Gustavo Pires preside Comissão de Direitos Humanos da OAB em Piracicaba (SP) e acompanha testemunhas do caso de Gabriel Junior Oliveira Alves da Silva — o jovem morto ao tentar proteger a esposa grávida de agressões da PM

O advogado Gustavo Pires e um estagiário de seu escritório, Brunno Barbosa, foram vítimas de uma abordagem truculenta da Polícia Militar de São Paulo (PM-SP) na noite de ontem (10/4) em Piracicaba (SP). Os policiais insistiram para que os dois entregassem seus celulares e chegaram a intimidá-los com um fuzil. Ambos atuam no caso de Gabriel Junior Oliveira Alves da Silva — jovem de 22 anos morto por policiais na terça da semana passada (1/4) ao tentar defender a esposa grávida de agressões da PM.

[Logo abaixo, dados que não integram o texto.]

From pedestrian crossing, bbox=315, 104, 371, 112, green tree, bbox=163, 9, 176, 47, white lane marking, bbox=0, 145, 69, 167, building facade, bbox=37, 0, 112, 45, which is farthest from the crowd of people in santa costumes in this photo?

Gustavo é presidente da Comissão de Direitos Humanos da subseção de Piracicaba da Ordem dos Advogados do Brasil (OAB-SP), enquanto Brunno é estudante de Direito e integrante de um comitê de direitos humanos na cidade. Em razão dos cargos que ocupam, eles têm prestado apoio à família de Gabriel e a outras testemunhas do episódio. Na quinta à tarde, os dois acompanharam três depoimentos e se reuniram com o Ministério Público estadual (MP-SP) para tratar do caso.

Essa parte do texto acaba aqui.